Work request: Nothing but the lines from the one holding "colors of bedroom" through the last line of the material below should be set down, exactly and without images.

Given data:
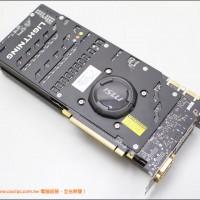 MSI GTX 780 Lightning (21)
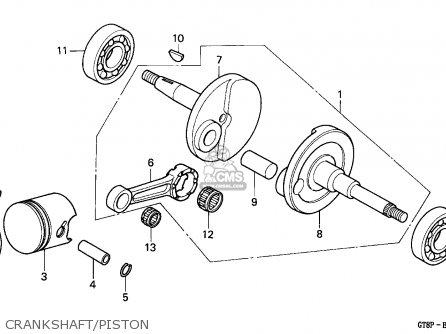 Honda PK50M WALLAROO 1993 (P) SPAIN / SEL parts lists and schematics
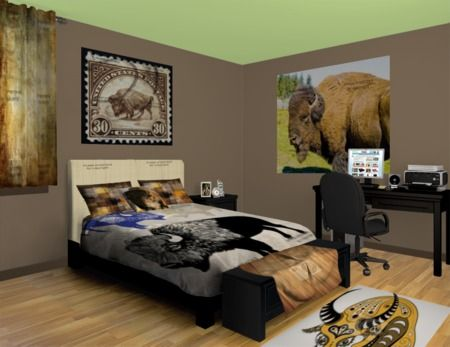 colors of bedroom 26 best images about animal bedrooms on 11178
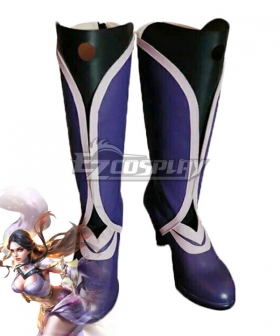 Arena Of Valor Honor of Kings Luna Zixia Fairy Purple Black Cosplay Shoes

Reply to the exercise:
 colors of bedroom 26 best images about animal bedrooms on 11178
 Arena Of Valor Honor of Kings Luna Zixia Fairy Purple Black Cosplay Shoes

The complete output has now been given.